# TT Owners Club email



## nutts (May 8, 2002)

The committee have just sent out an email to all TTOC members... can I ask that you all do as it asks :? Your details are very important and already we have had dozens of members editing and changing their details. Without correct details, we can't be sure that merchandise & absoluTTe will get through to the correct address...

If you have NOT received an email, then your emaill address is also likely to be incorrect... send an email with your postcode, name and membership number to [email protected] and one of the committee will change it for you.

Thanks

Mark


----------



## aidb (Mar 19, 2003)

And don't forget to renew your membership...


----------



## nutts (May 8, 2002)

Thanks Aidan...

So far since the email went out we've had 81 members review their own details and 11 renew their membership (thanks to all those!)

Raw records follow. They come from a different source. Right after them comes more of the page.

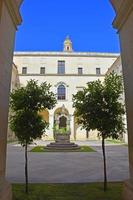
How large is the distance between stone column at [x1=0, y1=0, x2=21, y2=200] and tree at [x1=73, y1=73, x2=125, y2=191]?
105 inches

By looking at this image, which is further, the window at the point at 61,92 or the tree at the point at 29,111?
the window at the point at 61,92

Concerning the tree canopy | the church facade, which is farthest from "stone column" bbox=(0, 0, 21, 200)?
the church facade

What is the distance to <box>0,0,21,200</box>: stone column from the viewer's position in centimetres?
488

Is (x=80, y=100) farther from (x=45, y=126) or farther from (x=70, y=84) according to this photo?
(x=70, y=84)

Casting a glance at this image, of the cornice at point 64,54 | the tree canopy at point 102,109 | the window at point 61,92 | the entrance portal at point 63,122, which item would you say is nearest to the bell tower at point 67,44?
the cornice at point 64,54

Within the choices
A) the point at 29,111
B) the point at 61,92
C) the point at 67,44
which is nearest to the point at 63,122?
the point at 61,92

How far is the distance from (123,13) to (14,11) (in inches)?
103

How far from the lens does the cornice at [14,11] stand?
17.2 feet

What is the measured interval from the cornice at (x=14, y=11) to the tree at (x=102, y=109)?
9.43 ft

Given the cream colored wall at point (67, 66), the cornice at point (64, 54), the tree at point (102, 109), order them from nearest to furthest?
the tree at point (102, 109) → the cream colored wall at point (67, 66) → the cornice at point (64, 54)
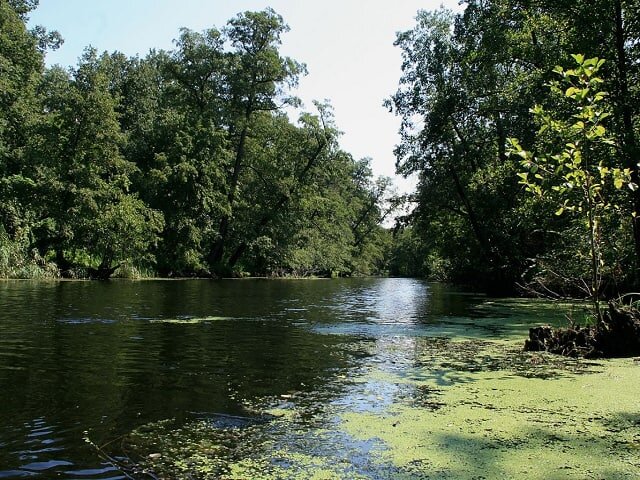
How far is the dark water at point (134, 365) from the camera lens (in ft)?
15.5

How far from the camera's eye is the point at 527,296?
25297 millimetres

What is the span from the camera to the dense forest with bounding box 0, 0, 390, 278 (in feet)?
104

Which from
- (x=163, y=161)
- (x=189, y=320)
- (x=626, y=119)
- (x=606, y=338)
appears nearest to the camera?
(x=606, y=338)

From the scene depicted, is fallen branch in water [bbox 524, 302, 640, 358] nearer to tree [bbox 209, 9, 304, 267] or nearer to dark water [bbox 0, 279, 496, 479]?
dark water [bbox 0, 279, 496, 479]

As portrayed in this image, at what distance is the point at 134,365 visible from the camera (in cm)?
784

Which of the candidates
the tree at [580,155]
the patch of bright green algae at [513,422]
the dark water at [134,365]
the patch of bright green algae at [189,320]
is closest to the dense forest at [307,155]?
the tree at [580,155]

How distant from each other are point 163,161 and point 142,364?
34854mm

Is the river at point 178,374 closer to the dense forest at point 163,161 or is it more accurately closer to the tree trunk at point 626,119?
the tree trunk at point 626,119

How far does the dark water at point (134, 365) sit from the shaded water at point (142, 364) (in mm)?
16

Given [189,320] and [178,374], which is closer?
[178,374]

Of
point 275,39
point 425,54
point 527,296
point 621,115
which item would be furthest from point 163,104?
point 621,115

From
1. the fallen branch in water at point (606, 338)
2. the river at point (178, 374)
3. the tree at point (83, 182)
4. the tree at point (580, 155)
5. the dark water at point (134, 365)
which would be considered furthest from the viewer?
the tree at point (83, 182)

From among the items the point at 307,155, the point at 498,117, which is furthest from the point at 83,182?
the point at 498,117

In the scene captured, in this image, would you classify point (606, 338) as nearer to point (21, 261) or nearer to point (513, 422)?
point (513, 422)
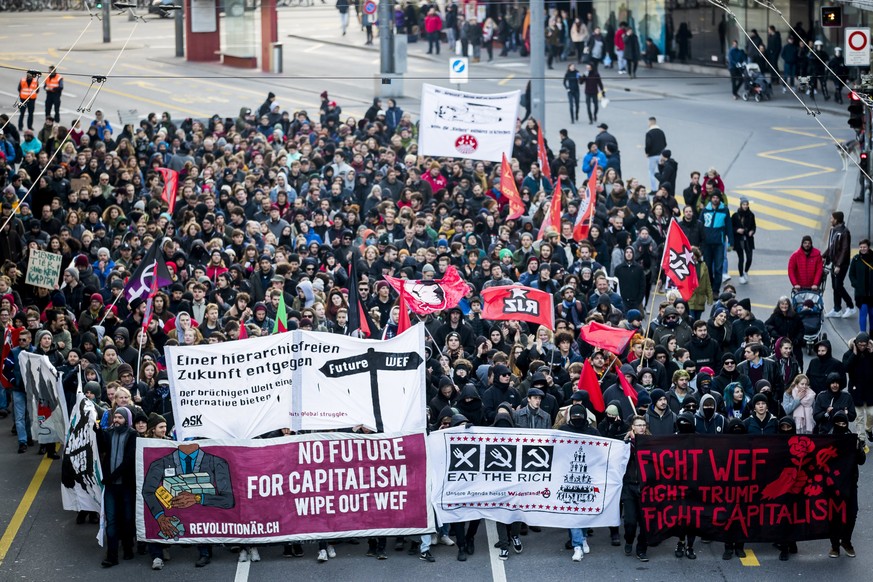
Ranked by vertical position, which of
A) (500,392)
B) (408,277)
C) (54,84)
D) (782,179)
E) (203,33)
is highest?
(203,33)

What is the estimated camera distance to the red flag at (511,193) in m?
23.2

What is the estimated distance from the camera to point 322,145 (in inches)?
1095

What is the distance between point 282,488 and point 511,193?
9.97 metres

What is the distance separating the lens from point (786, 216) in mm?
27969

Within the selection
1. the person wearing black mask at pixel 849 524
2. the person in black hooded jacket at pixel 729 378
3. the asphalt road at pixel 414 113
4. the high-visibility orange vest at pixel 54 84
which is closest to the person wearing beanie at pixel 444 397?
the asphalt road at pixel 414 113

Anyone that renews now, won't "start" their renewal period till the day after the 4th issue of absoluTTe has been despatched... this keep the 4 issues per membership year aligned 

Thanks!

PS without renewals the club can't continue, so lets hope everyone has been happy with the first year... more to come in year 2 :wink:


----------



## nutts (May 8, 2002)

So far we've had a dozen or so members that either didn't supply an email address when they registered on the old form or have changed them since...

32% of members (up from 12%) have now reviewed their membership data. *21% (over 100 members) have actually changed their data!!!!!*

This is great (and thanks ), but it still leaves well over 300 members that haven't even logged in... :?

At least we are sure that 32% of members will get issue 4 of absoluTTe... the rest, well who knows... :roll: :wink:


----------